なぜ人は「事実」よりも「いかにもありそうな話」を信じるのか…SNSに蔓延する「黒い世論操作」を描く戦慄の韓国映画「コメント部隊」
快感を帯びた使命感から「闇落ち」する人々
だがこの映画が恐ろしいのはそのメソッドではなく、そのメソッドの中にはまり込んだ人間が抜け出せなくなり、闇落ちする過程が描かれていることだ。
人間は元来、信じたいことしか信じない動物だが、SNSはそれを肥大化させる装置のようなものだ。何かを「真実」だと信じる人間は、1万のコメントの中から自分に同意するたったひとつのコメントを探し出し、それのみをよすがに自分の「真実」を補強する。
それ以外の9999人が「ウソ」としていることには、まったくもって頓着しない。歪んだ認知は、むしろその数の多さこそを「何者かが真実を覆い隠そうとしている証拠」として、自身の「真実」の「真実性」の材料にする。いやいや、嘘に真実を混ぜたということは、真実に嘘が混じっているともいえるわけで、完全な嘘でないなら、つまり真実と言えるのではないか。
そして「真実」こそが、腐った世界を変える。その快感を帯びた使命感を、人々はSNSによって実現させる。映画はそうした「闇落ちした人々」の姿を、どこか「職業記者」とも重ねているように思える。
現実の事件にインスパイアされた原作
この映画が興味深いのは、原作が2012年におきた「国家情報院の世論操作事件」にインスパイアされて書かれたという点だ。
その年に行われた大統領選挙で、パク・クネは対立候補であるムン・ジェインとのデッドヒートとも言える接戦を、わずか3.5ポイント差で制している。

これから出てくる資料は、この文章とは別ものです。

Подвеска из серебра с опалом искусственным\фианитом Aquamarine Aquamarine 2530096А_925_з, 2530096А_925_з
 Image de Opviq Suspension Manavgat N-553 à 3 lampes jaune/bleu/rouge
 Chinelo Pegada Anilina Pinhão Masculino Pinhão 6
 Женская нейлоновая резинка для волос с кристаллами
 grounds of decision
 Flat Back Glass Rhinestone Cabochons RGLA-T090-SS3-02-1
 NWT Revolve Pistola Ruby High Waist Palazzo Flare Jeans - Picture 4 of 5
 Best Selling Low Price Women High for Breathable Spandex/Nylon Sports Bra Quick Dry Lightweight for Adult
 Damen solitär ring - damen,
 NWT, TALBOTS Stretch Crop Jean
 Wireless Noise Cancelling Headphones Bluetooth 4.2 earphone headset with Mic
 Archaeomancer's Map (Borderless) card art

その際、ムン・ジェインに対する中傷など、国家情報院内部で雇われた「コメントアルバイト部隊」による世論誘導が行われたことが、2013年に内部告発されたのだ。
このときに、ソウル中央地検で元国情院長を捜査する特別チームを指揮したのが、誰あろう当時検事だったユン・ソンニョル。のちに大統領となり、さらには韓国の現職大統領として初めて拘束、逮捕、起訴された人物としても歴史に名を残すことになる人物だ。
この人がいわゆる「ネット右翼」の陰謀論にズブズブにハマっていることは、映画「コメント部隊」を見れば戦慄せずにはいられい。どんな人であれ「自分の知る真実こそ真実」「自分こそ正義」と固く信じる人間の足元には、陰謀論へとつながる深淵がぱっくりと口を開けている。自戒しつつ、改めて心したい。